We can see that in ACF plot, there is a periodic pattern every 7 lag with decaying value. In PACF plot, we can see significant lag at 3 before it decays. There is also periodic pattern in PACF plot but the pattern is weak. From the stationarity test section, we also know that our series must be differenced by 1 lag to make it stationary.

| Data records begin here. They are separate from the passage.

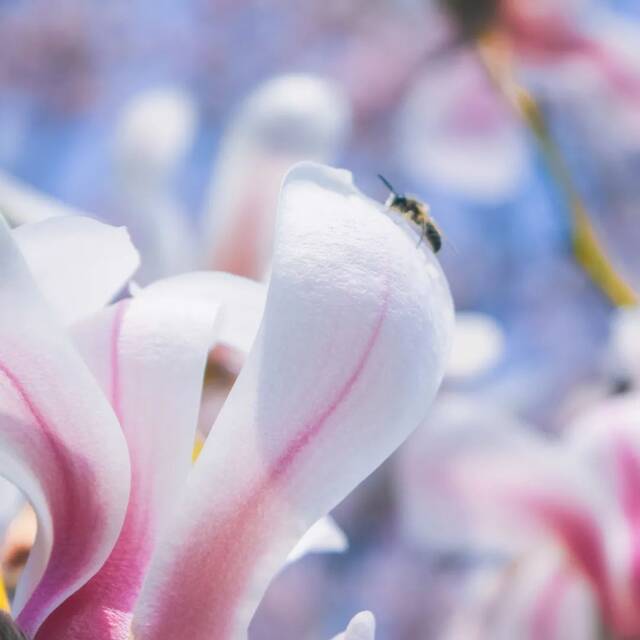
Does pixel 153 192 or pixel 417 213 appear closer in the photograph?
pixel 417 213

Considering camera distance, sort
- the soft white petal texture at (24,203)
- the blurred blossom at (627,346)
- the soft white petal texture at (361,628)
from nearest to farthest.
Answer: the soft white petal texture at (361,628)
the soft white petal texture at (24,203)
the blurred blossom at (627,346)

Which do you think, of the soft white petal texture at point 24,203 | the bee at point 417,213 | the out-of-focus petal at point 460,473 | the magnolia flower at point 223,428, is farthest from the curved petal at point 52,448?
the out-of-focus petal at point 460,473

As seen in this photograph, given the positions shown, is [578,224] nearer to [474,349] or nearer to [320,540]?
[474,349]

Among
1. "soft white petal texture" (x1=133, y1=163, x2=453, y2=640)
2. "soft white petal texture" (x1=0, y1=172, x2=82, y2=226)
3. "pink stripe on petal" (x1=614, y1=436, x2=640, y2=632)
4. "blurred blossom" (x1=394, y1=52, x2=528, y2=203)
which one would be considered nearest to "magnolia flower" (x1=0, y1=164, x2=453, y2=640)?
"soft white petal texture" (x1=133, y1=163, x2=453, y2=640)

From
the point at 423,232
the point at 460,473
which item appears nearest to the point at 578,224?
the point at 460,473

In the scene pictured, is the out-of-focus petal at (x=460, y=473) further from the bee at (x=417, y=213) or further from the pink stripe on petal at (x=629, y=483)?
the bee at (x=417, y=213)

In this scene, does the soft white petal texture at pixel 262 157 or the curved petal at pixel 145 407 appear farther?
the soft white petal texture at pixel 262 157
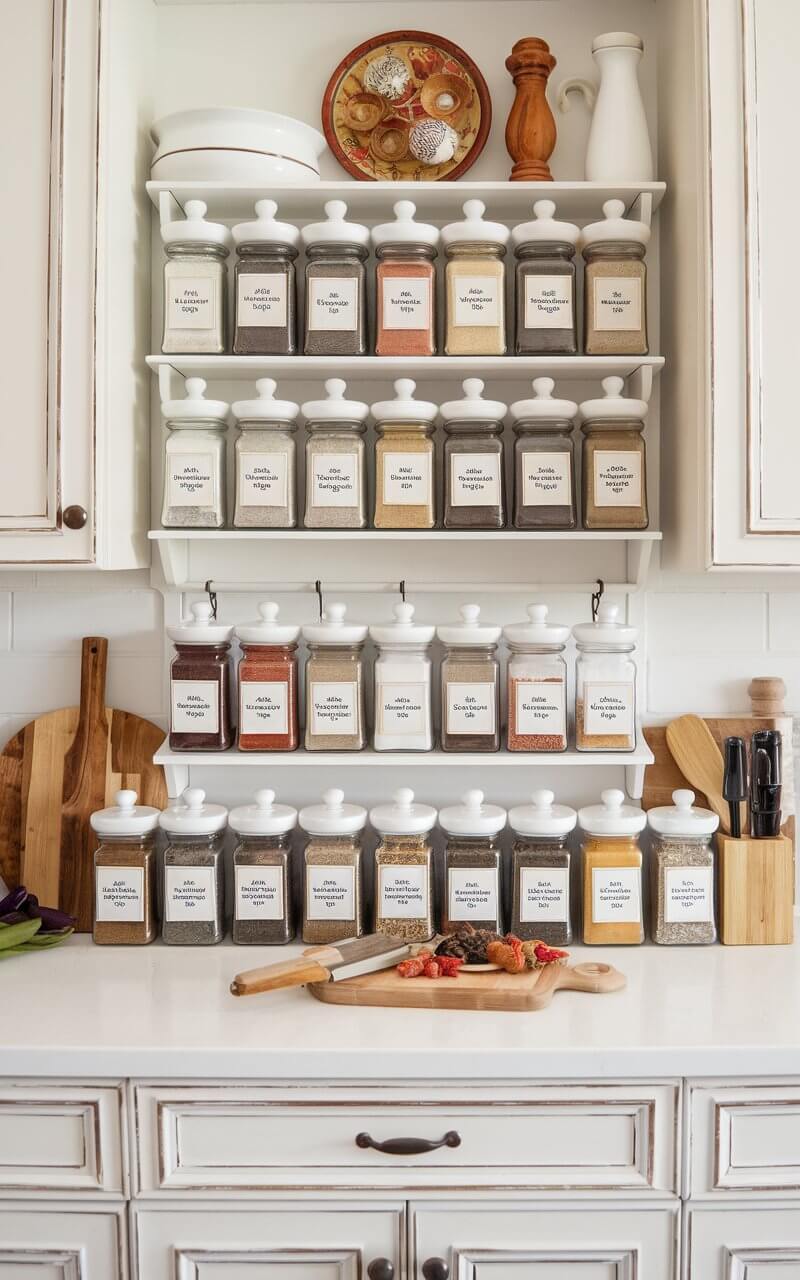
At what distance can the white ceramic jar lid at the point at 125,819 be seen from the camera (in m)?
1.82

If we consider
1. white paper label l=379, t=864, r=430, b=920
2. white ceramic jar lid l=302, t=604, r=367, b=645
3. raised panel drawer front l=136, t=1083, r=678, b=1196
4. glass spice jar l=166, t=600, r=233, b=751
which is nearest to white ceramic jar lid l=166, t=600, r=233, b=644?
glass spice jar l=166, t=600, r=233, b=751

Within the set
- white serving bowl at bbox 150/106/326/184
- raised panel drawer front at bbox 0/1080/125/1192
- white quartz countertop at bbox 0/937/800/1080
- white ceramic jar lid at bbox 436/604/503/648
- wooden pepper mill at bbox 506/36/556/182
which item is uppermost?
wooden pepper mill at bbox 506/36/556/182

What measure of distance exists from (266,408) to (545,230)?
0.52m

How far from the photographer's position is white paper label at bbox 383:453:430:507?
69.8 inches

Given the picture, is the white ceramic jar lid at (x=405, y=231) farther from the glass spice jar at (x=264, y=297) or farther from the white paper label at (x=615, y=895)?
the white paper label at (x=615, y=895)

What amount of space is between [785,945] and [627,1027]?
45 centimetres

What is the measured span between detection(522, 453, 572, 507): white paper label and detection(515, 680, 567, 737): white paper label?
28 cm

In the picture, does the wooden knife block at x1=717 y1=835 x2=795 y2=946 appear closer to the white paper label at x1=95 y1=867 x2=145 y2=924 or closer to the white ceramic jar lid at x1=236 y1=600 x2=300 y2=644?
the white ceramic jar lid at x1=236 y1=600 x2=300 y2=644

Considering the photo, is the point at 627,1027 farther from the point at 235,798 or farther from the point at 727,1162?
the point at 235,798

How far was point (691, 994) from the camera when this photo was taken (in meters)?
1.63

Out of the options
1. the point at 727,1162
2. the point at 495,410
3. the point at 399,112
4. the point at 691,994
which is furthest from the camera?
the point at 399,112

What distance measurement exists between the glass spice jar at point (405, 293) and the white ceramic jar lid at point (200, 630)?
19.6 inches

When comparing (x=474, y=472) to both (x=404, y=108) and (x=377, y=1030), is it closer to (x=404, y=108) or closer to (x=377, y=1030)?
(x=404, y=108)

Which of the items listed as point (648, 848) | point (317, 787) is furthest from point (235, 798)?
point (648, 848)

In summary, let's use SARIMA model with order parameter (1,1,3)(1,0,1)7. Mean absolute error (MAE) will be used for the forecasting metrics.

Note: because forecasting will be done using expanding window method, this may take a while.

In [None]:
import warnings
from statsmodels.tsa.statespace.sarimax import SARIMAX
from sklearn.metrics import mean_absolute_error as MAE
warnings.filterwarnings("ignore")

#split training and test set
ts = Series(daily.dropna().item_cnt_day)
train_size = int(len(ts) * 0.8)
train, test = ts[0:train_size], ts[train_size:]
history = [x for x in train]

#make predictions with expanding window method
preds = list()
for t in range(len(test)):
    model = SARIMAX(history, order=(1,1,3),seasonal_order=(1,0,1,7),enforce_stationarity=False, 
                    enforce_invertibility=False).fit()
    yhat = model.forecast()[0]
    preds.append(yhat)
    history.append(test[t])
    
# calculate out of sample error
score = MAE(test, preds)
print('Mean absolute error(MAE) score: %f' %(score))

With this SARIMA model, we get MAE score of 399.797. Now, to further see the forecasting performance of this model, we will look into the residual correlation plot and forecasting plot.

In [None]:
res = model.resid
fig,ax = plt.subplots(2,1,figsize=(15,8))
fig = plot_acf(res, ax=ax[0])
fig = plot_pacf(res, ax=ax[1])
plt.suptitle('Correlation plot for residuals')
plt.show()

In [None]:
predicted = Series(preds,index=test.index)
plt.figure(figsize=(10,6))
sns.lineplot(data=ts)
sns.lineplot(data=predicted,color='orange')
plt.axvline(x=ts.index[train_size],color='red',linestyle='dashed')
plt.title('Forecasting with SARIMA(1,1,3)(1,0,1)7 model')

In [None]:
plt.figure(figsize=(10,6))
sns.lineplot(data=ts[train_size:])
sns.lineplot(data=predicted,color='orange')
plt.title('Forecasting result on the test period')

From the residuals correlation plot, we can see that the correlation value do not reach the significance level. This means that our model have a good performance in forecasting sales. Looking into the forecasting plot, SARIMA model can capture nearly all of the seasonal pattern with quietly small error when predicting exact values of total sales.

## Conclusion

Several conclusions can be drawn from these studies:
- Every shop in 1C-Company has its own unique pattern with different trend and different number of records.
- Total daily sales on Saturday have higher values compared to the other weekdays, except for several time points in which sales peak appeared on Tuesday.
- In weekly and monthly frequency, total sales has decreasing trend and yearly seasonal pattern with peak at the end of the year.
- The non-stationarity of the daily sales time series can be handled by differencing it by one lag.
- Forecasting can be done using SARIMA model with order parameter (1,1,3)(1,0,1,7) and the forecasting result has MAE score of 399.797.